「ねぇ。二人乗り、やっちゃダメらしいね」
「そーらしいな」
「どうする?」
「……は?」
という会話をしているにもかかわらず、今日も2ケツで帰ってきたあたしと三谷。
そろそろやめないと、お巡りさんに見つかったら罰金とかさせられるよね。
いや、見つかる見つからないが問題じゃなくて、危ないもんね、二人乗り。
交通ルールに違反してるんだもんね。ダメだよね。
「だから、どうするのって言ってるんだけど」
「…何をだよ」
「どっちが自転車に乗って行くかに決まってるでしょ!」
「は?そんなの俺に決まってるだろ!!」
「何ふざけたこと言ってんの?」
「ふざけたこと言ってんのはお前だろーが。アレは俺の所持物だ」
「そんなの関係ないでしょ」
「…いや、あるだろ」
「ないって」
「あるって」
「ないって言ってるじゃん」
「俺はあるって言ってるんだけど」
「……なかなか譲ってくれないわね」
「譲るわけないだろ。バカかお前は」
あたしは舌打ちした。
「つーかそんなに自転車に乗りたいんなら買ってもらえばいいじゃねーか。即問題解決だろ!」
「そんな贅沢なお願いできると思ってんの?!登下校には使えないけど、自転車持ってるんだからねあたし!」
「…お父も兄貴も働いてるのに、金の心配することないだろ。義姉さんもたまにパート行ってるしさ」
「いちいちうるさいですよ三谷君」
「………」
勝った!
と思ったのもつかの間。
三谷もなかなか譲る気がないらしい。
「俺のほうが朝早く出るし、どう考えても俺に必要だろ、あの自転車は」
「あの自転車はあんたを必要としてないかもよ」
「知るかよ」
「というわけで、自転車の意見も聞いてみよーう♪」
「俺の言ったことは無視かよお前」
「絶対自転車はあたしに使って欲しいと思ってるって!あたし聞いたもん!!」
「誰にだよ。つーか話聞けっつってんだろ」
ここであたしは咳払い。
「ったく、お前の頭ん中どーなってんだよ」
「あ」
「また変な事言うんじゃねーだろーな」
「いっそのこと、処分しちゃえば?」
「何つーこと言ってんだテメーは!!!自分のじゃないからってそういう発言するか普通!!!」
三谷の発言はオール無視で言ったあたしの言葉に、三谷の声も大きくなってた。
「じゃぁ何。三谷はあたしが普通の人と同じ発想をするとでも思ってたの?」
「いや………って、話そらすんじゃねーよ」
「はーっ」
あたしが溜め息をつくと、三谷も短く溜め息をついた。
「ホント、どーすっかねー」
「お前が言うな」
次の日。
「いっちに! いっちに!ほら、三谷!!もっとペースあげて!!」
「うっせーよ。

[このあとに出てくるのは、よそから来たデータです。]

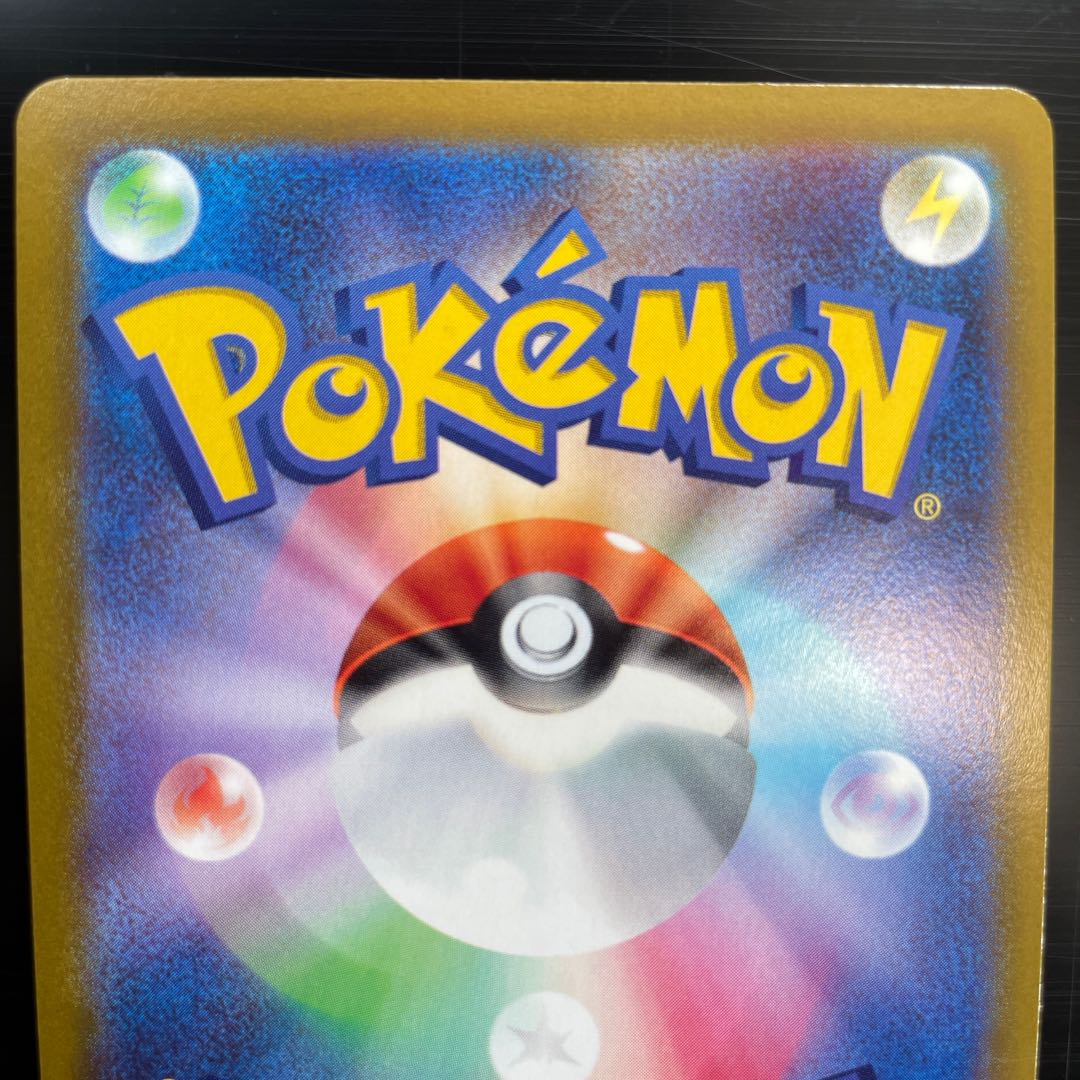 Kagayaku Charizard K 011/071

黙ってろ。誰が自転車に乗せてやってると思ってんだお前は」
「うるさい。黙れ。誰が鞄運んでやってると思ってんだお前は」
「じゃあ代われよ!!俺乗るから、お前走れ!!!」
「何言ってんのよ!あたしは野球部の期待の星三谷君の足腰を鍛えてあげようと思って自転車に乗ってるのに!!」
「嘘つくんじゃねーよ!!!」
自転車に乗ったあたしと、ユニフォームを着て走る三谷が朝早く登校してましたとさ。